Taking voting selfies, or taking pics of your voting ballot, falls into a very gray area. Some states allow it, while others deem it illegal. A recent study from the Associated Press, as reported by Vox, noted that it is legal to take a photo with a ballot in 21 states including Washington, D.C.
For instance, California passed a law after the 2016 primary elections, allowing pictures within the voting booth. A memo from the office California Secretary of State Alex Padilla said:
A voter may now take a photograph of their ballot (a "ballot selfie") and share it on social media. While "ballot selfies" are now allowed under California law, elections officials and poll workers will still need to exercise their discretion as to whether "ballot selfies" cause disruptions requiring a response.
In at least 16 other states, however, it remains illegal, and can get you a fine or even jail time, according to Vox.

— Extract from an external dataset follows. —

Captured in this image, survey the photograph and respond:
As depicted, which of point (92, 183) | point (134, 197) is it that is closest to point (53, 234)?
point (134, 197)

It's easy to see why some states would allow voting selfies; it's a means to get excited about the process and hopefully bring more people to the polls. It makes sense in a world where everything else is documented on social media in real time.
In contrast, the state of Tennessee has strict rules against so-called voting (or ballot) selfies for 2018, according to CNN. Each selfie violation will be tried on its own merit, so consequences can vary. But, most commonly, a fine will be levied if deemed necessary, according to The Nashville Scene.
During the 2017 presidential election, Justin Timberlake famously posted a voting selfie on Instagram, which garnered tons of attention from both fans and the media. He was unaware that such a photo was illegal in his home state of Tennessee, according to CNN. The post has since been deleted. Note: Don't make the same mistake as Justin Timberlake. Check out your state's stance on photos first.
Proponents for the no-selfie law think that it helps even the playing field and allows voters to make their own choices without intimidation or influence. Allowing people to show a marked ballot opens up a world of problems including compromised voting, New Hampshire Secretary of State Bill Gardner told NPR. "If somebody wants to go out and say that they voted for this person or that person they can do it. They can do it, but that ballot is sacred," Gardner told NPR.
For a full list of rules and regulations in your state visit Vote.org for more information.
So, if you're in the booth come Nov. 6 and have an itch to take pic, think before you do. Because your next social media post might get you in some hot water.